Fuller reported:  “A number of recommendations about changes to the law have already been made by the FOI Commissioner’s office. However, Commissioner Jennifer Dilbert was not named as one of the committee members. According to Cayman Islands Attorney General Sam Bulgin, a committee of the entire LA met on 15 September behind closed doors and decided on the subcommittee’s formation.”

Anonymous Requests an Issue

Fuller reported that Premier McKeeva Bush “has previously stated that his administration is committed to continuing with the open records law,” but that he has questioned allowing anonymous requests for information and raised concerns about the cost of the law.

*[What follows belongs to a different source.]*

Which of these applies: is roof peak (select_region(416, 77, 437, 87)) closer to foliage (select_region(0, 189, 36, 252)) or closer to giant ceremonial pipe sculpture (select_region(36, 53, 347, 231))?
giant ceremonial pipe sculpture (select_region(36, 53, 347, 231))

Fuller wrote:  “Mrs. Dilbert, who is charged with handling all appeals of FOI requests, has said that the anonymity aspect of FOI is essential for the continued success of the law.   Given previous comments about the FOI review by Premier Bush and Cayman Islands Governor Duncan Taylor, Mrs. Dilbert said she expected to be ‘front and centre’ in leading the role of the committee.

Compass Editorial

A Dec. 13 Compass editorial said there was noting factually wrong with the original article and that “just because the law review says that the meetings can be held in secret doesn’t mean they have to be. Lawmakers can easily suspend Standing Orders to make the meetings public. As a matter of practice, lawmakers vote to suspend Standing Orders fairly frequently. The real question now is, will they in this case?

The editorial continues:

“As for impugning the integrity of any sitting member of the Legislative Assembly, we have to say ‘the lady and gentlemen doth protest too much. Our editorial was meant to bring to the attention of the public – many of which voted for the people sitting in the honourable House – a lack of transparency in government, especially concerning something so important as the freedom of information in this county.

There is a genuine concern the world over that governments are not forthcoming with information to the public; that decisions and policies are being made without input from the people who elected those who are making crucial decisions.

But apparently it is easier to attempt to ‘prosecute’ a reporter and a newspaper than to hold meetings about the FOI law in public.

In another Compass article, Uzzell points out a wider pattern of Lawrence’s hostility to the press.  “First she cancelled all press passes of journalists and insisted they file annual register of interest forms, even though the requirement isn’t supported by Standing Orders,” he said. “Then she took away journalists’ right to use a Legislative Assembly parking spot next to the Library. Now this.”